Thriller of the Month – Into the Darkest Corner

Were you a fan of SJ Watson’s Before I Go To Sleep last year?  If you were then you might want to try Elizabeth Haynes, Into the Darkest Corner.

The reader’s first introduction to the main character Catherine comes via a court transcript where she is portrayed as neurotic, jealous, and violent towards her boyfriend.  We are then taken to a murder scene that happened four years before.  What is the connection is the question going through my head – a  question for which the answer will not appear until the end of the book.
The next time we meet Catherine its 2007, two years after the court case, and she appears to still be battling her problems – this time obsessive compulsive disorder.   We travel back to 2003, and it’s a very different Catherine that we meet this time, one that is fun loving, drinking and partying to excess.  How can these two pictures of the same person be so totally different.  The 2003 Catherine meets wildly attractive and charismatic man, Lee, and is the envy of all her friends.  It becomes apparent that by 2007, much has changed for Catherine – she is paranoid about security and suspicious of the man who moves into the flat upstairs who is trying to be friendly.  Lee is no longer on the scene.
What has happened in those four years?  The events that led up to Catherine’s current behaviour are told in flashback and as the book progresses my heart begins to pound and the suspense builds, making me turn the pages well into the night unable to put the book down.  It’s not only the past that is so gripping but the story of Catherine’s current existence.  Strange things start happening and Catherine’s sense of safety is threatened or is she just imagining it.    To find out more, you’ll have to read the book!

Bookshots with Caroline Baum

I recently stumbled on to this website called “Bookshots with Caroline Baum” where Australian journalist, broadcaster, and presenter Caroline Baum features her interviews with Australian authors.  The interview with Denise Leith on her new book, What Remains caught my attention as I had just finished the book and it was very interesting to hear the author’s thoughts. 

I found What Remains very confronting but just couldn’t put it down.  The story starts in 1991 when we meet new journalist, Kate Price who has been sent by her newspaper to cover human interest stories of the people of Ridjha during the Gulf War. In order to get out to see the real war she enlists the help of experienced freelance photographers Pete and John and ends up covering the bombing of the infamous Highway of Death.

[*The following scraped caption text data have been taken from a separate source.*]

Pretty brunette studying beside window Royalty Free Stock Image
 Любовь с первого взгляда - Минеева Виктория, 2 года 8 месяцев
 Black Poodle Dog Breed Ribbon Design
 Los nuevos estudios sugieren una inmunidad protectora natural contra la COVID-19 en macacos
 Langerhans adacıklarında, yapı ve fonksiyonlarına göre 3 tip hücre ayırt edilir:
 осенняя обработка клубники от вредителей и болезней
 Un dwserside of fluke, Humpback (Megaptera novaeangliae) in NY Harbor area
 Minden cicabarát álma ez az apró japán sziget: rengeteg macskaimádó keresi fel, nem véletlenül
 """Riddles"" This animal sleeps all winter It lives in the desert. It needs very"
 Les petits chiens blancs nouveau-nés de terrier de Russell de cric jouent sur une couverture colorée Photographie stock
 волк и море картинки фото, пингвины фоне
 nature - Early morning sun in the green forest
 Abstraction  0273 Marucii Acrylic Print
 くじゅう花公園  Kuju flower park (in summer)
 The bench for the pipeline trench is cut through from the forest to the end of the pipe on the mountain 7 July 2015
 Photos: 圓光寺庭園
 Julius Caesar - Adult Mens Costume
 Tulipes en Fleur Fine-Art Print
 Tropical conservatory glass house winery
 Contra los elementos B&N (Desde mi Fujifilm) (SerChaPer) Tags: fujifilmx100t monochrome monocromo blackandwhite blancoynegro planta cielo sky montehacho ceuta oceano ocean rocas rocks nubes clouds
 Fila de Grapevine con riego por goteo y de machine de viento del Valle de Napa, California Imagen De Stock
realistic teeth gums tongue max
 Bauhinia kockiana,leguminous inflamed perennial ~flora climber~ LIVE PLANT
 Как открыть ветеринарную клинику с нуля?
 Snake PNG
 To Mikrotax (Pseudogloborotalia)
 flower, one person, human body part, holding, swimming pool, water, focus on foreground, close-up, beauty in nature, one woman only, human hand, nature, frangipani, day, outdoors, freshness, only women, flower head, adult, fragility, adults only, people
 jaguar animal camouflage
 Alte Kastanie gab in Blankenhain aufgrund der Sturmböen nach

As the years pass the three become friends, meeting up in the war zones, exchanging news and sharing experiences. The reader is taken to Bosnia, Rwanda, Chechnya, and Baghdad, and immersed not only in the futility of war but the human side that tells the story of the people living through it including the effect that covering each war has on the three friends – normalising the violent world in which they live most of their lives and making the homes that they go back to hard to call home.  The attraction between Pete and Kate grows during the book but each time falters in the face of the misery around them.


Caroline Baum interviews Denise Leith for Bookshots-Extended version from Bookshots on Vimeo.

Denise mentions in the “Bookshots” interview, that in a fictionalised account, the author can make us feel the emotions of war as individual incidents are drawn out rather than concentrating on the political aspects which the broad coverage provided by newspapers focusses on.  I was certainly affected by the writing and was astonished to realise just how immune I had become to the reporting of conflicts when there seemed to be a different one in the paper every day.  This book raised questions in my mind about the way I emotionally dealt with war, and how complacent I feel living here in Australia.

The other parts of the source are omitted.